Conservative (therapeutic) treatment is prescribed in such cases:

  • slow tumor growth;
  • lack of severe symptoms;
  • knot sizes up to 12 cm.

To stop the development of the neoplasm, the doctor prescribes drugs with norethisterone. They are taken in an annual cycle, from 3 months to six months. To achieve the best results, potassium iodide electrophoresis is administered to the suprapubic area.

But conservative therapy is unlikely to be effective without the following measures:

  • compliance with hygiene standards;
  • rational nutrition (mainly raw vegetables and fruits);
  • maintenance iron preparations (if anemia develops).

If uterine fibroids are combined with the initial stage of endometriosis or endometrial hyperplasia, hormonal drugs are taken for 6-9 months with pauses of six months.

Surgical intervention is necessary for such conditions:

  • large sizes of myomatous nodes;
  • the rapid increase in the tumor;
  • severe pain syndrome, which reduces the patient's performance and quality of life;
  • a combination of uterine fibroids with endometriosis or a tumor process in the ovary;
  • necrosis, twisting of the knot;
  • submucosal location of the neoplasm (a serious indicator, without trying to cure the tumor with hormones).

The node does not always resolve, so surgical removal of the tumor shows the best results. Myomectomy (genital-preserving surgery) can be of three types:

  1. Abdominal removal (no more than 4 nodes with preservation of the uterus).
  2. Laparoscopic removal (for subserous, intramural neoplasms).
  3. Hysteroscopic removal (for a tumor located on the uterine lining).

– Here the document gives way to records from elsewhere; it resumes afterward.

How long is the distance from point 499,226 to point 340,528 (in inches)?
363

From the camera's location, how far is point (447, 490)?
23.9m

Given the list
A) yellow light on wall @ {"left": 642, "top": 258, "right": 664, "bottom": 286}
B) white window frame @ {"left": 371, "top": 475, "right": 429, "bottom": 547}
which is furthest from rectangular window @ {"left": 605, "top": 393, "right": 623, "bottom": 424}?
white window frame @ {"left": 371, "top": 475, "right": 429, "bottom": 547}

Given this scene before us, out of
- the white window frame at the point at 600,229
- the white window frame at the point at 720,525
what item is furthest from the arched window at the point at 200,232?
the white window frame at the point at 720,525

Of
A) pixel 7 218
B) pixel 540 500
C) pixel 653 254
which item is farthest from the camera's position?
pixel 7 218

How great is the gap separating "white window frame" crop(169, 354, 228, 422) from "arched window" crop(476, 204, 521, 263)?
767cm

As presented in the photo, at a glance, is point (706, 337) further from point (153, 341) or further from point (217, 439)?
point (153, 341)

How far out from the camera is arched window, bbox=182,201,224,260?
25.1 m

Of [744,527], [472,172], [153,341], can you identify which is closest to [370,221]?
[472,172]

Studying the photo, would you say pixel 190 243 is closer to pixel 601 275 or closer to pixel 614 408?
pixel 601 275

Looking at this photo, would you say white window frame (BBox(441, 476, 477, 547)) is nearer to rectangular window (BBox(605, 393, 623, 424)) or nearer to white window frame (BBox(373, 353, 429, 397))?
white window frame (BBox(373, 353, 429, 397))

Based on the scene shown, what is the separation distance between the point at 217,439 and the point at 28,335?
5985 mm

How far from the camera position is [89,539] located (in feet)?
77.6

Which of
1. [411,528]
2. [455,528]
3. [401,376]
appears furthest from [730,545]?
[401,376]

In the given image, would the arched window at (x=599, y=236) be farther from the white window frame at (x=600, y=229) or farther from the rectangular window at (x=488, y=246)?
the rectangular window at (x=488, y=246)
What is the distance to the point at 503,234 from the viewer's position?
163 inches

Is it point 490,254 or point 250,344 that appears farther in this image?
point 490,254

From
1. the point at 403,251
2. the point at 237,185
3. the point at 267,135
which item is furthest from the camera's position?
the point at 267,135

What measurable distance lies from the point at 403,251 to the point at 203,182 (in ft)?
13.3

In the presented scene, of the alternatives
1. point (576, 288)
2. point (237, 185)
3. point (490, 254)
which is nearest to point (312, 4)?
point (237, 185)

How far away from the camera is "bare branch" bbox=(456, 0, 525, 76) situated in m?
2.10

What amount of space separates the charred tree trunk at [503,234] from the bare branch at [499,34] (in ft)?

It is not always possible to preserve the uterus after menopause. The advanced stages of pathology, when the fibroid grows quickly and noticeably, do not lend itself to drug treatment or myomectomy. In this case, the risk of the tumor degenerating into cancer is too great and the complete removal of the affected organ is vital. This surgical treatment is called a hysterectomy.

Traditional medicine recipes

Combining the drugs prescribed by the doctor with the treatment of fibroids in menopause with folk remedies, you can enhance the effectiveness of therapy, and sometimes achieve the absolute disappearance of education. The best results are shown by decoctions, infusions and douching from the following gifts of nature:

  • boron uterus;
  • aloe vera;
  • potato;
  • burdock;
  • stinging nettle.

Be sure to coordinate the use of folk recipes with your doctor. Otherwise, you are not immune to the development of dangerous complications.

Complications

Now the main question: is myoma dangerous in the menopausal period, and what complications can it lead to?

It is important to understand that we are talking about a benign tumor that has a tendency to grow and degenerate into an oncological process.

Even if malignancy during menopause does not occur, the grown node will squeeze the surrounding organs, reducing their functionality.

Due to the compression of the vessels, tissue nutrition will be disrupted and hypoxia will develop in the body.

Uterine bleeding leads to anemia, but this is at best. At worst, large-scale blood loss can be fatal.

Prophylaxis

There is no absolute prophylaxis against the development of fibroids. The only thing that a woman can do, with the onset of menopause, is to reduce the number of factors that provoke tumor growth. Namely:

  1. Give up alcohol and cigarettes.
  2. Avoid a sedentary, sedentary lifestyle (it would be nice to sign up for yoga, do gymnastics or do race walking).
  3. More outdoor activities.
  4. Create a work and rest schedule (and observe it).
  5. Prevent the buildup of extra pounds.
  6. Self-isolate from nervous people, avoid stress.
  7. To cure in a timely manner, not to heal diseases (so that they do not become chronic).
  8. Undergo regular preventive examinations by specialists.

As you can see, uterine fibroids during menopause are far from harmless and can lead to the development of dangerous conditions. So, timely diagnosis and treatment of the disease are the best allies in the fight for women's health.